Doctor Trefont was silent. I lifted the receipt in a significant manner. The doctor shrugged helplessly.
“When a patient talks to a doctor,” he said, “it is an understood thing that the conversation will go no further. Now it is the other way round. I am asking you to treat what I am going to tell you as confidential.”
I thought this over for a moment. “Surely the police are entitled to know.”
“Not until I have proof. The game is too dangerous to go to the police without definite evidence. I am only telling you now because I consider that you are, somewhat unlawfully, entitled to an explanation. You have seen and overheard too much.”
I took the rebuke meekly.
He continued: “When you saw me on the Hall terrace that day I was bending over the Holland child. Has it ever occurred to you what I was doing?”
“You straightened up and put something into your pocket. I did not see what it was.”

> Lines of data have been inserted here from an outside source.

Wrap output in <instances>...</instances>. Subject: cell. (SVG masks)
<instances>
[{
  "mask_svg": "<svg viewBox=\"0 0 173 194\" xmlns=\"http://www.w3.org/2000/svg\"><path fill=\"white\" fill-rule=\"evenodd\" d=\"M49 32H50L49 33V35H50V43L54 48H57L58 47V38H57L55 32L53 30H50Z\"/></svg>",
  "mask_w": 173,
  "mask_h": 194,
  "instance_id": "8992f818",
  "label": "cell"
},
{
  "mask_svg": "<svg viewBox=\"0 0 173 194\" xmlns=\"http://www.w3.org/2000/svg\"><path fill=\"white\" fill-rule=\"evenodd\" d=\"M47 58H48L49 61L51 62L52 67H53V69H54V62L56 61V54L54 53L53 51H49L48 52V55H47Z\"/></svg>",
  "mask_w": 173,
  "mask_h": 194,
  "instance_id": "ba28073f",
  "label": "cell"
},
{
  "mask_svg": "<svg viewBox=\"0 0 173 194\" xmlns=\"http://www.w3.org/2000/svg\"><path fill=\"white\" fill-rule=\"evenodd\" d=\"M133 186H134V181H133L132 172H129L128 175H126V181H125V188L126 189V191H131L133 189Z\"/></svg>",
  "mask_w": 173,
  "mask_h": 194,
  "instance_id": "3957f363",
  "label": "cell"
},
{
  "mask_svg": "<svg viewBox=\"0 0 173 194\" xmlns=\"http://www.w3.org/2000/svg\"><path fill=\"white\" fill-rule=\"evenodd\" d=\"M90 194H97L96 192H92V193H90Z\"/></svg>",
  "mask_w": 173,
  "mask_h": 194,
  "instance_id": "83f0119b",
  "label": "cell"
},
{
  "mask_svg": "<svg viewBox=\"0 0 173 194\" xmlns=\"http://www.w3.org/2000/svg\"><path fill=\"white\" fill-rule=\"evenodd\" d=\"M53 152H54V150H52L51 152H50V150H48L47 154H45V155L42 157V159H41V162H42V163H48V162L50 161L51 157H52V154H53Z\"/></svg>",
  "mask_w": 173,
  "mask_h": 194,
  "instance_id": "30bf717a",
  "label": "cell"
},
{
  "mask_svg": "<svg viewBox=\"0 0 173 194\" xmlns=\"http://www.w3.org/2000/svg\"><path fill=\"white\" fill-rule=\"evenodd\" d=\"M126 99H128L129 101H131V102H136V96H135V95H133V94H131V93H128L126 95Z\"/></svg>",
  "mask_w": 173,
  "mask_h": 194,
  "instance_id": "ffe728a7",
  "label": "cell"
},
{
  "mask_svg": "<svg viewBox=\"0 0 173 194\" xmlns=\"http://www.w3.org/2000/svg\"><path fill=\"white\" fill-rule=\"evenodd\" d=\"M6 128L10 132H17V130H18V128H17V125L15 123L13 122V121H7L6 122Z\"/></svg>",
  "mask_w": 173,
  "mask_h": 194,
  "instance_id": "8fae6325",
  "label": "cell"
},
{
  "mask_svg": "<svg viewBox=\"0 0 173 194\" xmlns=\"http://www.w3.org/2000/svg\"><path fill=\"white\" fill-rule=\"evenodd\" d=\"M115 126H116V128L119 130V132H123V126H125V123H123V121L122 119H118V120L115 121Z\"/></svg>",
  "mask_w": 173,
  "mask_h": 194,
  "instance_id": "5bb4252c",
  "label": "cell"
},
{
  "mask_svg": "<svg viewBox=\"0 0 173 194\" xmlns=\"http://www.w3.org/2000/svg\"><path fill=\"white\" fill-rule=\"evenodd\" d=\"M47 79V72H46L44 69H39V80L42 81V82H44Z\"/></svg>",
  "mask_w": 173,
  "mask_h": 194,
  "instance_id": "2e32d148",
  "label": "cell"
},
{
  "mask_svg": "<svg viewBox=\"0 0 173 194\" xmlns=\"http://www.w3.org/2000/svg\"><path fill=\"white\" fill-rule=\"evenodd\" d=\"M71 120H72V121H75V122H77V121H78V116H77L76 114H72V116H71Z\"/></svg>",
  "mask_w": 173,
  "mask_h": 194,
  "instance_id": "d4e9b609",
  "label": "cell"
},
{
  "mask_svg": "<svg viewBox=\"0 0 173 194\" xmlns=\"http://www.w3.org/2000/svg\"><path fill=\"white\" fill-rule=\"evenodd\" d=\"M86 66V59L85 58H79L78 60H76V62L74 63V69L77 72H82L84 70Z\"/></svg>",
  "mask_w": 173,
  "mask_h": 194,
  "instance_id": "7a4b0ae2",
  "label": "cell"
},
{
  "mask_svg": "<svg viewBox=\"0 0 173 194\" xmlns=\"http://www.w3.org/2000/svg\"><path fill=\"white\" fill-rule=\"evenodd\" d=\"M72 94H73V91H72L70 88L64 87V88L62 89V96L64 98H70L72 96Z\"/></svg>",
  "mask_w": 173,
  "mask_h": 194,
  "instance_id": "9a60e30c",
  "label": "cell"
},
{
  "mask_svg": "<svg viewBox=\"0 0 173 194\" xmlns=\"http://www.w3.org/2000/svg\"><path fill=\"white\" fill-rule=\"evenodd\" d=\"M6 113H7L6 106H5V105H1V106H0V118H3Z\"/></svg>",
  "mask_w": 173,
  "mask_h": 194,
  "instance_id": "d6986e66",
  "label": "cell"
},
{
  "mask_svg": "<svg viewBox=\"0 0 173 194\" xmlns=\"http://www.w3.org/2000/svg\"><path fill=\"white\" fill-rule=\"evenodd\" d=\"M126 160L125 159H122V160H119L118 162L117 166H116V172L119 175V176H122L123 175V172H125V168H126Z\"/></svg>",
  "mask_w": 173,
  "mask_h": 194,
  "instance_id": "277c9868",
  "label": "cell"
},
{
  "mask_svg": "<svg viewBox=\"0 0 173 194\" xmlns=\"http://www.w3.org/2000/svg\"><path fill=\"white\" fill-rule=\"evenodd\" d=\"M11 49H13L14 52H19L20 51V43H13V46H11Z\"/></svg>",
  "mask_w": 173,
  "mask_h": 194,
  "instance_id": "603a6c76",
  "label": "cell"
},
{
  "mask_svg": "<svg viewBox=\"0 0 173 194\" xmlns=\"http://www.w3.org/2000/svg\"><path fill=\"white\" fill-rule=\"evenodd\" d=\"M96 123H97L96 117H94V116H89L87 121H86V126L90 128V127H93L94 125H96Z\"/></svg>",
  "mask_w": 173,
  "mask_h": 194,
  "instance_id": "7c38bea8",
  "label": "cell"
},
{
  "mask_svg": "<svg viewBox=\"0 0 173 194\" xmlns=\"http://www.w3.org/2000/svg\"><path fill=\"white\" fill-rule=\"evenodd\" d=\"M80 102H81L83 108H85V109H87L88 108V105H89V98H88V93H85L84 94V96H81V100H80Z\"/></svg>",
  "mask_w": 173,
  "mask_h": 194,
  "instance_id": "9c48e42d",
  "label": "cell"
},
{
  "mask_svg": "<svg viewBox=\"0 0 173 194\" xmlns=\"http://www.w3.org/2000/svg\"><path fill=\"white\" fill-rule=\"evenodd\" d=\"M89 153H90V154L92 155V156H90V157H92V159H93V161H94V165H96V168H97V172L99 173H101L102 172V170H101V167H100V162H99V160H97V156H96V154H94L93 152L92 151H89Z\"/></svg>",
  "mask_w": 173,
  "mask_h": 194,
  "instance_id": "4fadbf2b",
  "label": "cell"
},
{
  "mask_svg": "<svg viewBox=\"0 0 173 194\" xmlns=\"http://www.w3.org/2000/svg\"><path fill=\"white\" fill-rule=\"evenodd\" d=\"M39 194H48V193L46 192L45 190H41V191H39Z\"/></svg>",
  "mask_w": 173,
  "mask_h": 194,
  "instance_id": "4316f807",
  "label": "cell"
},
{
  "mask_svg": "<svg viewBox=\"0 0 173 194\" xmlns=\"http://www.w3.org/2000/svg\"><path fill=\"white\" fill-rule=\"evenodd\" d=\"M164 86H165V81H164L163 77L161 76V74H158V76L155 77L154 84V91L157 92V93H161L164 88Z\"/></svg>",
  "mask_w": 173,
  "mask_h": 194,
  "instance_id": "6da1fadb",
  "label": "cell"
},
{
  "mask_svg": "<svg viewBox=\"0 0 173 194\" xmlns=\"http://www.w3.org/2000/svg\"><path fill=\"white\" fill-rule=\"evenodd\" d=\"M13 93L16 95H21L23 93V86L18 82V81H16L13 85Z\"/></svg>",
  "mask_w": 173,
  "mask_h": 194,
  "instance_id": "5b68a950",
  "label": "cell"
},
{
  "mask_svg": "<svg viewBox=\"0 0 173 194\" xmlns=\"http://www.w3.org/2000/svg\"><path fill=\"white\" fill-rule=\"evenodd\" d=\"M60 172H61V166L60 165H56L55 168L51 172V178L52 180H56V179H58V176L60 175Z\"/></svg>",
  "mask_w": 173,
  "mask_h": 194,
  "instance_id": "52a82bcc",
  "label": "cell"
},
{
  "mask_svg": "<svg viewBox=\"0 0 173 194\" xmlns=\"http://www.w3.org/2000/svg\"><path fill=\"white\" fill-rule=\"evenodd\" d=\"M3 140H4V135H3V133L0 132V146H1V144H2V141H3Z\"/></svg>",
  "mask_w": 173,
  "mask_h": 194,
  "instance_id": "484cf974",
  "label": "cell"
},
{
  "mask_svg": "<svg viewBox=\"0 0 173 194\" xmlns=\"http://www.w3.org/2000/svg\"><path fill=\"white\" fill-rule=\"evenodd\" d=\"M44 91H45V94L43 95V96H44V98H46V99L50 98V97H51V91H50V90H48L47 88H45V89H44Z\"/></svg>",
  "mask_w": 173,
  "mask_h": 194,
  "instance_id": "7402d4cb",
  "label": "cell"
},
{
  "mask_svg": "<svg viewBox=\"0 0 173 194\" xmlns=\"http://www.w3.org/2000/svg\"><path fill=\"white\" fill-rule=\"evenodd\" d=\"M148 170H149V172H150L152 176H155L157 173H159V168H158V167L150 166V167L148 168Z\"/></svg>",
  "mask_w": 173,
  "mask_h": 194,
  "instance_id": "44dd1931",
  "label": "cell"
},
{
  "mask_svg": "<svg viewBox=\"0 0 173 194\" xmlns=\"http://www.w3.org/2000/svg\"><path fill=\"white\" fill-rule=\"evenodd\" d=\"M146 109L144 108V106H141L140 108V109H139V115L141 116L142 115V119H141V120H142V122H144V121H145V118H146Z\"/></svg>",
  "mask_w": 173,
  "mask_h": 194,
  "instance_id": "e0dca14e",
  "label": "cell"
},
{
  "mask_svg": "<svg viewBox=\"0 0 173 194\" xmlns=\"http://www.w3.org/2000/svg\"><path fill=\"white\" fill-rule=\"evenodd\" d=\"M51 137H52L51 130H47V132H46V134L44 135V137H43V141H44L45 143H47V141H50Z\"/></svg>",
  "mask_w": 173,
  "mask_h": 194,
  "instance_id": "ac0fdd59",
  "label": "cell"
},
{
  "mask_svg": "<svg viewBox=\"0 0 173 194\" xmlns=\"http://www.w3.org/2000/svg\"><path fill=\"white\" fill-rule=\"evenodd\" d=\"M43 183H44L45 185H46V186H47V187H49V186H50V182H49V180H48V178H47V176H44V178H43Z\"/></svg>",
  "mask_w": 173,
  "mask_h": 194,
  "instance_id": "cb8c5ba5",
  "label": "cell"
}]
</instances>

He smiled faintly. “Since you did not see, I am almost inclined not to tell you. I was so sure you did. It was a small instrument used for taking a blood test. I wanted a sample of Baby Holland’s blood.”
“Why?” I asked, before I could stop myself.
“Mrs Matheson, your curiosity is insatiable. When it came to my ears that the Holland child’s health was deteriorating rapidly I began to entertain certain suspicions. By diverse means, with which I will not detain you, I discovered that the child’s diet was satisfactory, well-balanced and nutritive. There could be only one way in which the state of health became as it did. That was by the introduction into the system of some irritant. The smear test showed the red cells to be slightly stippled in appearance.”
“What does that mean?”
“The child was showing signs of lead poisoning. But for your inopportune appearance that day I might have had time to make an examination to further my diagnosis. As it is I can do nothing. Mrs Holland refuses to see me.”